Becca laughed. “Like that cartoon, the one that you like? Where the puppet becomes a real boy?”
“Yes, like Pinocchio.” Decker pressed the earpiece close to his ear. He could barely hear her. “I’ll be home soon, baby. As soon as I can.” He looked at Lulu standing beside him. “I love you, Becca.”
“I love you too, Daddy.”
“Put grandpa back on the phone, will you?”

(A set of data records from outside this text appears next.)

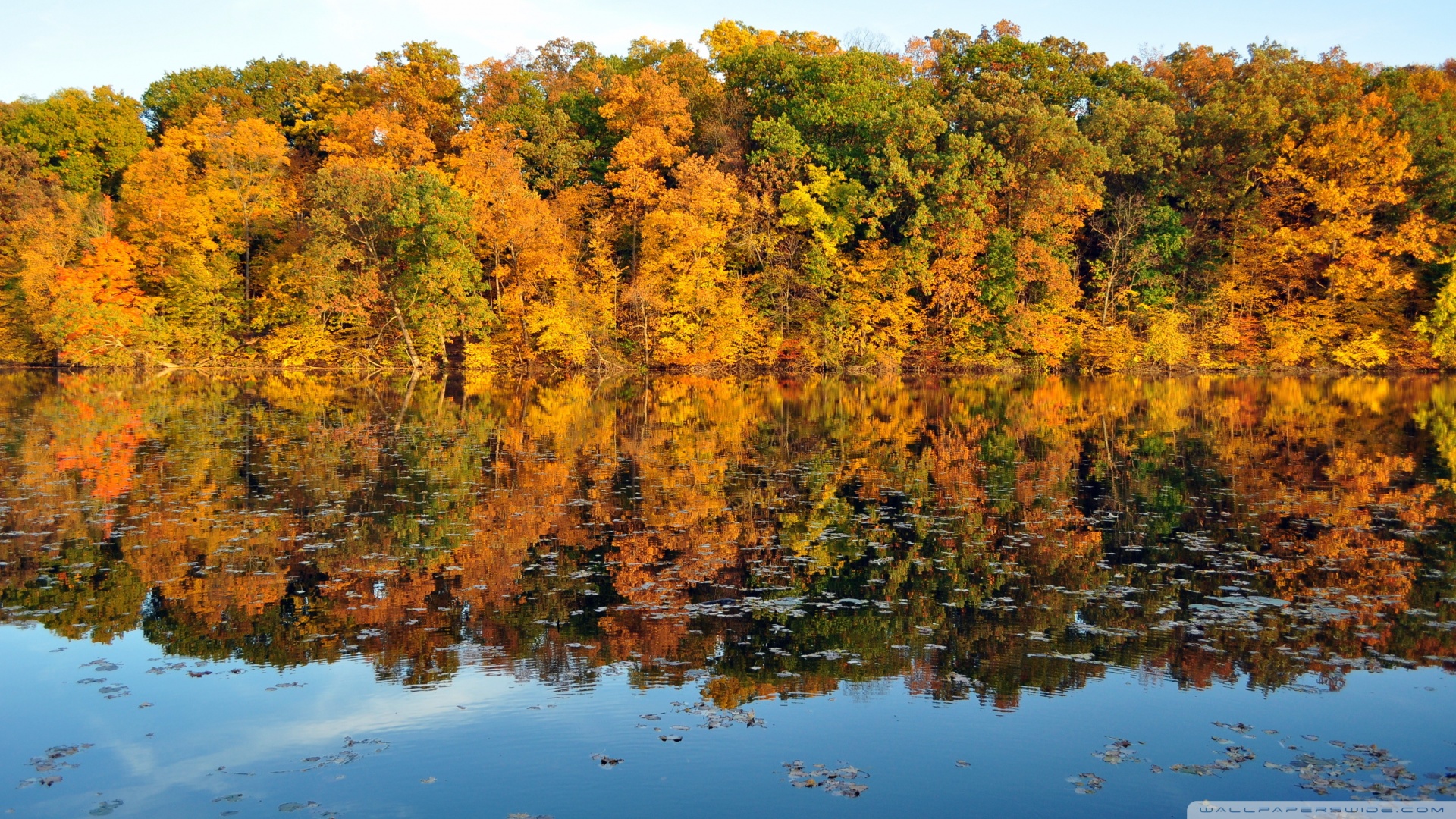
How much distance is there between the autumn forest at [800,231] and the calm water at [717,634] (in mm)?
29310

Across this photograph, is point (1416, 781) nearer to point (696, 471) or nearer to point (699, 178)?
point (696, 471)

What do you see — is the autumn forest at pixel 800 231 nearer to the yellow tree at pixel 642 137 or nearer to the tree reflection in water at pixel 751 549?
the yellow tree at pixel 642 137

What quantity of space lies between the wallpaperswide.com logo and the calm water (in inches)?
6.6

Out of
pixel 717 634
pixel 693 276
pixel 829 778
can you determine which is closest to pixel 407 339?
pixel 693 276

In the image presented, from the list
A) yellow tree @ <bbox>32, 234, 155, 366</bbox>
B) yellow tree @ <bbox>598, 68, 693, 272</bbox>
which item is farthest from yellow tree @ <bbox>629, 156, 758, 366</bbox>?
yellow tree @ <bbox>32, 234, 155, 366</bbox>

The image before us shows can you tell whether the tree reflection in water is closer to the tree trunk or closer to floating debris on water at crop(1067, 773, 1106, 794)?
floating debris on water at crop(1067, 773, 1106, 794)

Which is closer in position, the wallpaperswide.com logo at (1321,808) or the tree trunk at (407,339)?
the wallpaperswide.com logo at (1321,808)

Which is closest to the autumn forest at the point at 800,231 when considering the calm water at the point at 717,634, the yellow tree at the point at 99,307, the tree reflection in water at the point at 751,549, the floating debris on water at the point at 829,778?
the yellow tree at the point at 99,307

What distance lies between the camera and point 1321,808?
5.68m

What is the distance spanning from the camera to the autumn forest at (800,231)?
46.2 meters

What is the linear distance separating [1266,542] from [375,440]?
56.4 ft

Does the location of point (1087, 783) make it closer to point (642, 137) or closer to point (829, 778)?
point (829, 778)

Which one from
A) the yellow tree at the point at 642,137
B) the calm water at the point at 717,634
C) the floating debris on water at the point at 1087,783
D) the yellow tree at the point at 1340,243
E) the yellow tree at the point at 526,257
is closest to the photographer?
the floating debris on water at the point at 1087,783

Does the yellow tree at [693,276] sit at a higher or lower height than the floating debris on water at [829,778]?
higher
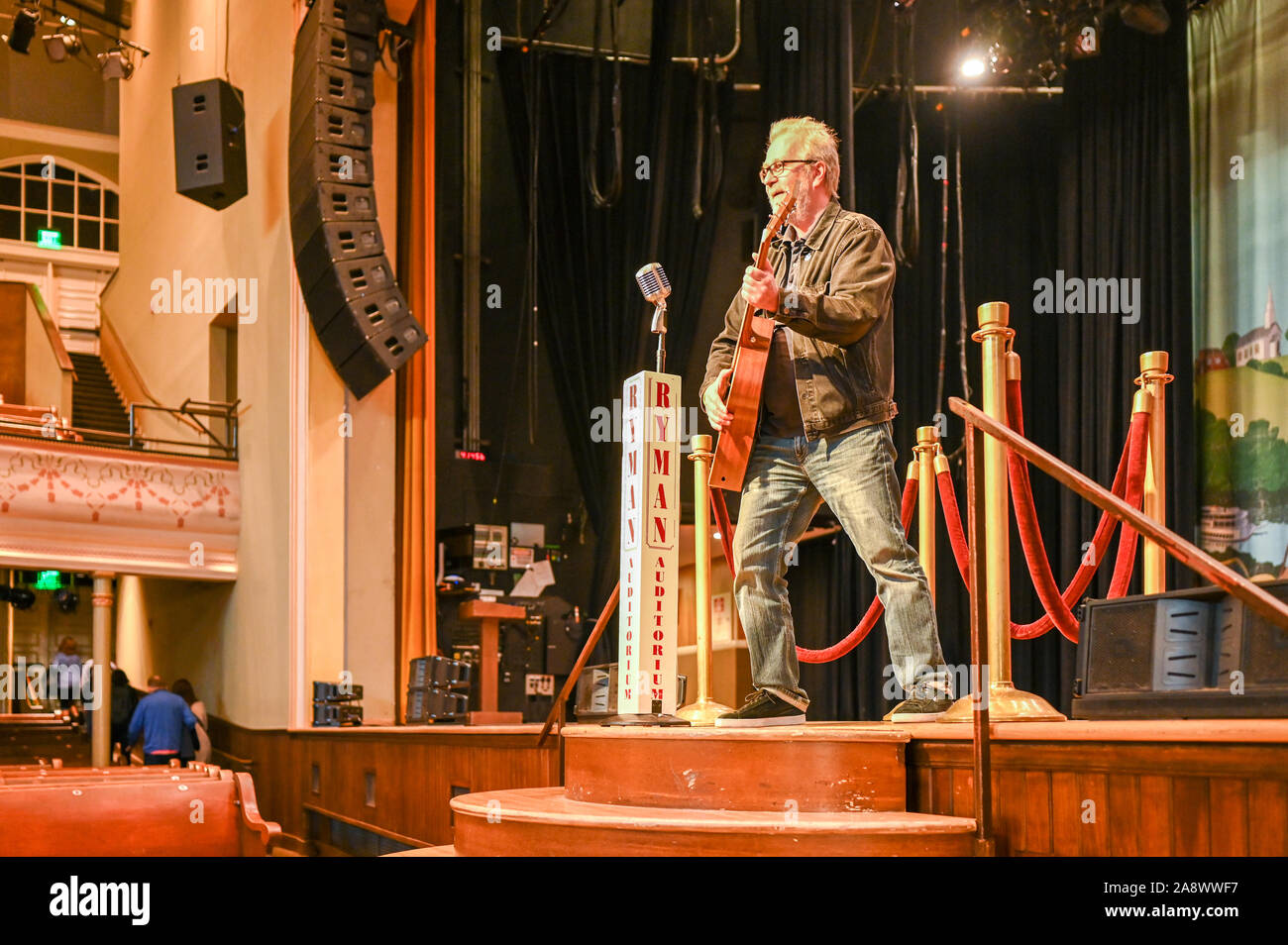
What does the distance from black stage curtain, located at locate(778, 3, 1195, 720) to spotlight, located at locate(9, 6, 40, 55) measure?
6.02 m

There was a momentary pause as Llewellyn turned off the speakerphone. Then he said, “Don’t worry. She’s fine, John. Healing nicely. But the nurses are threatening to charge Medicare for the bed I’ve been using.” He laughed. “I haven’t left the hospital once since I got here. John? John, are you there?”
“I’m here.”
“I won’t let anything happen to her.”
“It better not,” Decker answered. “Or, so help me God, I’ll come after you, Hellard. You too, Rex. I’ll come after you both, and I’ll kill you. Count on it.”
“What? What are you talking about, John?”

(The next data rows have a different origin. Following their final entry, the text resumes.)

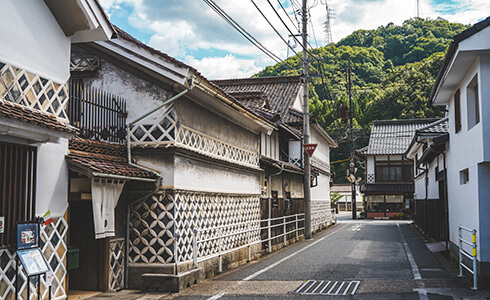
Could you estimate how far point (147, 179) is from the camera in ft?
35.2

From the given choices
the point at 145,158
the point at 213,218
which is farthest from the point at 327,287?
the point at 145,158

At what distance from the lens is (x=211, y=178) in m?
13.9

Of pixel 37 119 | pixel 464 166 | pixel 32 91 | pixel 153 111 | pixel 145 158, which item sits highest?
pixel 153 111

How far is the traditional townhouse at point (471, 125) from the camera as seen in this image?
1043 centimetres

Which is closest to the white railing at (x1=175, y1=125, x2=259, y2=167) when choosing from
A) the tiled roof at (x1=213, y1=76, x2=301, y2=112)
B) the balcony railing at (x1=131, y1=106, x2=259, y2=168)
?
the balcony railing at (x1=131, y1=106, x2=259, y2=168)

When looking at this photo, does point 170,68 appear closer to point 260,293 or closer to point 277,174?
point 260,293

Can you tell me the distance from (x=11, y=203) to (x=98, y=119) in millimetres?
3723

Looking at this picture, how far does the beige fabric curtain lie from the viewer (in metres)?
9.44

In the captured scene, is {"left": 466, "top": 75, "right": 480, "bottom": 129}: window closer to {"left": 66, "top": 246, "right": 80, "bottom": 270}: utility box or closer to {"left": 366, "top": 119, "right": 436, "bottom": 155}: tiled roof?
{"left": 66, "top": 246, "right": 80, "bottom": 270}: utility box

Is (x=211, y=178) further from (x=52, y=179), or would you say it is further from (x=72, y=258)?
(x=52, y=179)

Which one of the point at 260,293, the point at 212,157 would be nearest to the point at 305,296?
the point at 260,293

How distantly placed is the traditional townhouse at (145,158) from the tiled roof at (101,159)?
3cm

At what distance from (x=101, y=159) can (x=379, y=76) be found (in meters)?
70.8

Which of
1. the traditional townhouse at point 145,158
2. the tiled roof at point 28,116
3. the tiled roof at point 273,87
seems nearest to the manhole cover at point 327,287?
the traditional townhouse at point 145,158
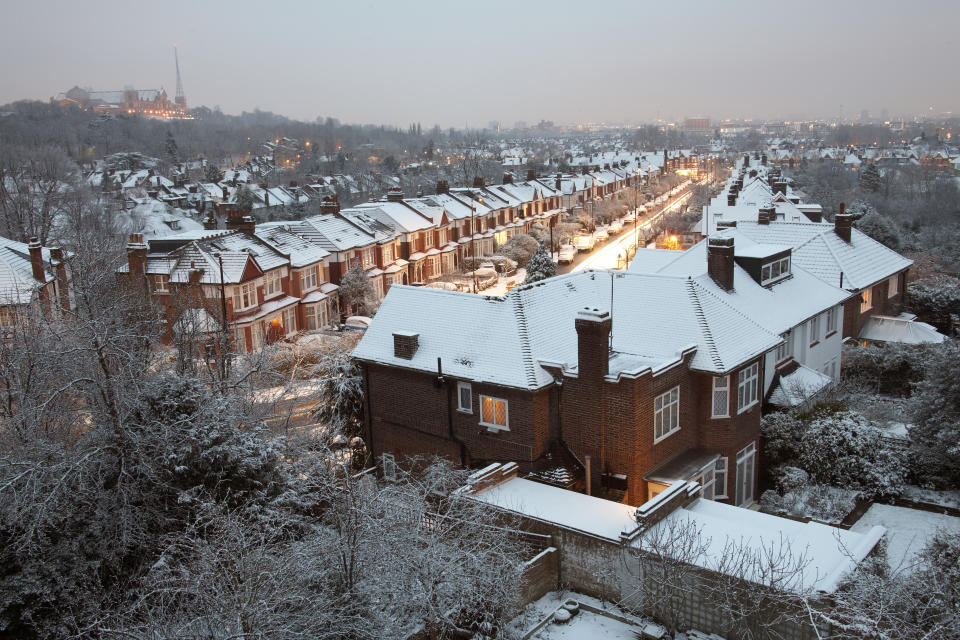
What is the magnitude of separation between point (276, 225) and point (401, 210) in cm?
1300

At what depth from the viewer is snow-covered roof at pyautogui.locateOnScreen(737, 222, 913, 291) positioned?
1287 inches

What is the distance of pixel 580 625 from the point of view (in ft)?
51.3

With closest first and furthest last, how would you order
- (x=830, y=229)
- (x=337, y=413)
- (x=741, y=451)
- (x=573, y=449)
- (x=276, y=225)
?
(x=573, y=449)
(x=741, y=451)
(x=337, y=413)
(x=830, y=229)
(x=276, y=225)

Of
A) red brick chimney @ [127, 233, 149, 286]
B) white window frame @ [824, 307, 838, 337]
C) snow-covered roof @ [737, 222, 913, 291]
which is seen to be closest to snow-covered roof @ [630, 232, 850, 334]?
white window frame @ [824, 307, 838, 337]

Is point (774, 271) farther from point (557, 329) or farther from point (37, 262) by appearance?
point (37, 262)

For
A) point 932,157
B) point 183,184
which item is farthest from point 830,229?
point 932,157

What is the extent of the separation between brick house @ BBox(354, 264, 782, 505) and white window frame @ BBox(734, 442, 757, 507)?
0.06 metres

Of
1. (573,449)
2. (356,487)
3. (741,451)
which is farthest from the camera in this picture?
(741,451)

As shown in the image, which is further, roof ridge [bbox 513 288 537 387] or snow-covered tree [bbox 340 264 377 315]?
snow-covered tree [bbox 340 264 377 315]

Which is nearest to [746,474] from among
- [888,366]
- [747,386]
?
[747,386]

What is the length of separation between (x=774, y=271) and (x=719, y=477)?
32.8 ft

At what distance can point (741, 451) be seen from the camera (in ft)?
73.7

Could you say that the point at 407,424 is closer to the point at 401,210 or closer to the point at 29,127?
the point at 401,210

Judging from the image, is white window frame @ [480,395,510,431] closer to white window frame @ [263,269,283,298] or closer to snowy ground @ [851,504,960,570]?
snowy ground @ [851,504,960,570]
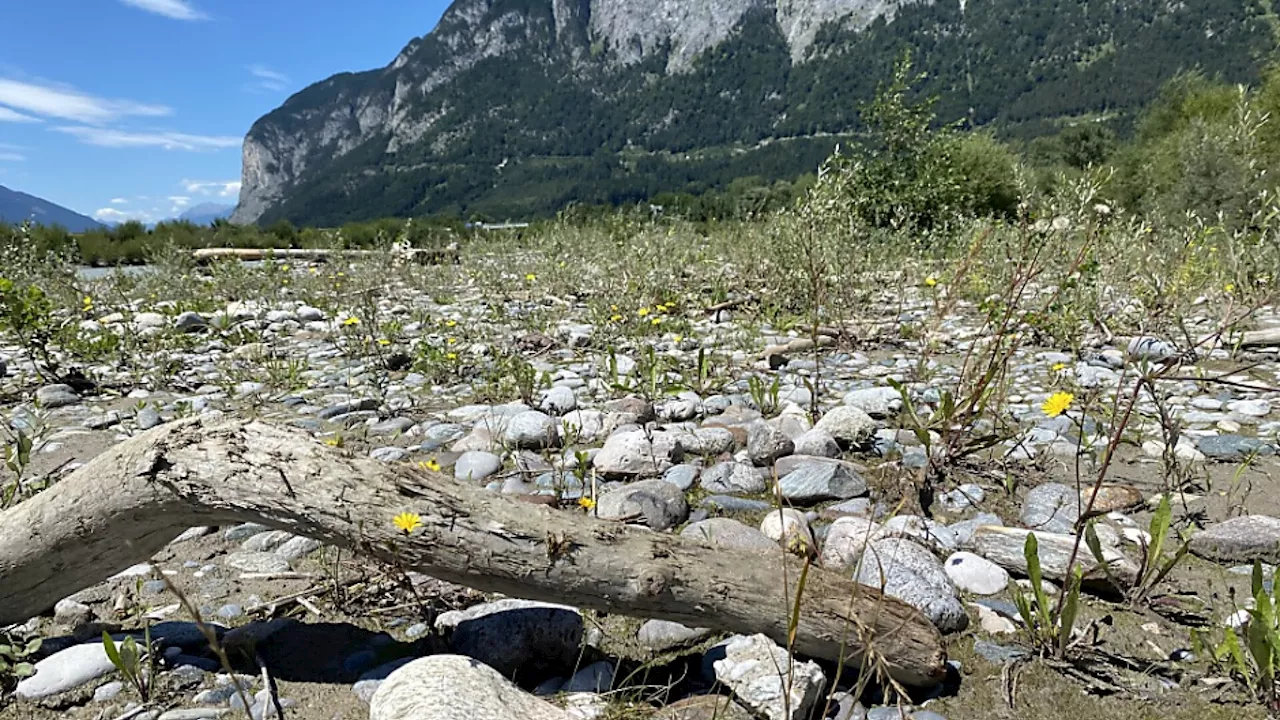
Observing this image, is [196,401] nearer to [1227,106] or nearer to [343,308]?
[343,308]

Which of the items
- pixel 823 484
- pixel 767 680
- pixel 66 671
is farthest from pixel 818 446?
pixel 66 671

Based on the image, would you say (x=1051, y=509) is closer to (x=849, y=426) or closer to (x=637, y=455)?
(x=849, y=426)

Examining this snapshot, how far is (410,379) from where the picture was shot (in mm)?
5430

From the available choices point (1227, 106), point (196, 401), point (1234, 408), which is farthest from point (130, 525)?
point (1227, 106)

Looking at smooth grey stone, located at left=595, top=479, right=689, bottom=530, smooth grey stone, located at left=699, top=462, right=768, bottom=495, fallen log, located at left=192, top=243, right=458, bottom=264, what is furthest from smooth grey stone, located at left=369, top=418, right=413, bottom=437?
fallen log, located at left=192, top=243, right=458, bottom=264

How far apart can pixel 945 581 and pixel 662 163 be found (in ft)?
631

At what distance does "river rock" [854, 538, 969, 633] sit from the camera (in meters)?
2.19

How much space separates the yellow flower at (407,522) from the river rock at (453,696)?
0.33 metres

“I just wanted you to understand that,” said Decker. “I wanted to be perfectly clear. I expect both of you to protect her.”
There was a click and Rex McCullough suddenly came on the line. “How’s the weather in Kamchatka this time of year?” he inquired.
“Kamchatka?”
“That’s where you seem to be calling from. Tell Lulu she’s outdone herself this time. And congratulations to you too, John. It’s not every day you make it to the top of the FBI’s Most Wanted list. You were right about your suspicions, about a mole at the Center. It was you, John. You, the whole fucking time. I feel like an idiot. You’ve been leaking classified intelligence to terrorist organizations for months. And you’ve got forty million dollars in a Cayman bank account to show for it. Everyone, and I mean everyone, is looking for you. But if you turn yourself in—”
Lulu hung up the phone. “Times up,” she said simply.
Decker squeezed the receiver. He squeezed it as hard as he could. Then, with a sigh, he slowly put the phone back on the hook.
“We need to find a place to crash,” Lulu said. “Some place where no one will look for us. We can’t stay with family or friends.”
“How about a hotel?”
Lulu smiled. She plopped herself down by the nearest PC and punched up a browser. Minutes later, she had hacked her way into The Four Seasons reservation system and booked them a suite. “Done,” she said with a grin. “Now, we just have one more thing to do. And it’s not going to be easy.”
“What’s that?” Decker asked.
“Get across town.”
CHAPTER 44
They ended up pinching a few items of clothing from distracted MIT students and heading up Amherst, making a quick left onto Carleton, before turning north for the Kendall Station at Broadway and Main. The place was packed. But that, in the end, proved to be an advantage. It was easier to blend in with the crowd than to try and avoid the ubiquitous surveillance cameras, the Cyclops sentinels that seemed to sprout out of every lamppost and street corner of Cambridge, despite the city’s Public Safety Committee’s rejection of them. So they cast their faces perpetually downward, toward the sidewalk, and both wore headgear that they’d picked up at the Media Center: Lulu, a floppy herringbone newsboy wool hat, with a stiff brim that easily obscured her spiked EMO hair; and Decker, a sea-foam-green baseball-style flex cap, pulled low to his eyes, featuring the Celtics logo — a Leprechaun spinning a basketball on the very tip of his finger.
They bought Charlies and hopped onto the Red Line heading east into town. The car was practically empty and they had no trouble getting seats. Moments later, just as Decker began to relax, the train exploded into daylight and they found themselves hurtling across the Longfellow Bridge. Out the window, Decker could see the entire city splayed out before him, including the John Hancock Tower and the Prudential Center. Far below, someone was sculling the Charles.